*** Opening SELECTED EXCERPT ***
The Data Science and AI for senior Biomedical Researchers project is funded by The Alan Turing Institute's AI for Science and Government Research Programme (ASG). This workshop gives an introduction to data science and Artificial Intelligence (AI). Providing context and examples from biomedical research, the workshop content includes AI for automation, the process of unsupervised and supervised machine learning, their practical applications, and common pitfalls that researchers should be aware of in order to maintain scientific rigour and research ethics.
This workshop builds on training resources and practices developed by the following communities: The Turing Way, The Carpentries, and Open Life Science. Hosted by the The Alan Turing Institute's Tools, practices and systems (TPS) research team</a>, all materials are shared under CC-BY 4.0 License. Although the workshop is tailored to experimental biologists and biomedical researchers, materials will be generally transferable and directly relevant for data science projects across different research disciplines. Anyone interested in collaboration and improvements of this workshop is welcome to connect with the development team on GitHub (see the repository).
*** Closing SELECTED EXCERPT ***
*** Opening DATASET CONTENT ***
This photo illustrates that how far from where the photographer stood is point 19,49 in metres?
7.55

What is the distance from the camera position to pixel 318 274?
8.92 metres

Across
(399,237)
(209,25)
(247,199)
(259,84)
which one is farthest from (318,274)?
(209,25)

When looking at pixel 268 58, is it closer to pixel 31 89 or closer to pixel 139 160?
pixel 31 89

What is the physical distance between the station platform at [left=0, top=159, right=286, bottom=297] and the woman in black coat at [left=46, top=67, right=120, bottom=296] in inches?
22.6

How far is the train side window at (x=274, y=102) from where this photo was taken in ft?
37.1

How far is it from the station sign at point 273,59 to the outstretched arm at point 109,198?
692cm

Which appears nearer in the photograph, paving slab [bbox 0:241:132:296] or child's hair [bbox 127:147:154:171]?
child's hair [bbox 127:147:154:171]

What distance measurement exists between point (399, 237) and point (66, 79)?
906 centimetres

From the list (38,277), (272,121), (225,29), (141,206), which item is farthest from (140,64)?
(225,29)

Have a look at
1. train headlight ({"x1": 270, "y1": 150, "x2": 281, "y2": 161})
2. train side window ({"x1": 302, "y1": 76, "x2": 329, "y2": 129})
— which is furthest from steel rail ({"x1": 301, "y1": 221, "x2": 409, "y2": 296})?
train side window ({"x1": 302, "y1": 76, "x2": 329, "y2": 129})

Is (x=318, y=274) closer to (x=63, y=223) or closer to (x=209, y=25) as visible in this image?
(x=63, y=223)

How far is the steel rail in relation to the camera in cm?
*** Closing DATASET CONTENT ***
WORK TASK A:
Answer these questions using the workshop description:
(i) Which research programme funds the project?
(ii) Under what license are all the workshop materials shared?
(iii) Which three communities developed the training resources and practices that the workshop builds on?
WORK TASK B:
Duplicate the passage of the workshop description between "This workshop builds" and "(see the repository).", inclusive.

WRITTEN ANSWER A:
(i) The Alan Turing Institute's AI for Science and Government Research Programme (ASG).
(ii) The CC-BY 4.0 License.
(iii) The Turing Way, The Carpentries, and Open Life Science.

WRITTEN ANSWER B:
This workshop builds on training resources and practices developed by the following communities: The Turing Way, The Carpentries, and Open Life Science. Hosted by the The Alan Turing Institute's Tools, practices and systems (TPS) research team</a>, all materials are shared under CC-BY 4.0 License. Although the workshop is tailored to experimental biologists and biomedical researchers, materials will be generally transferable and directly relevant for data science projects across different research disciplines. Anyone interested in collaboration and improvements of this workshop is welcome to connect with the development team on GitHub (see the repository).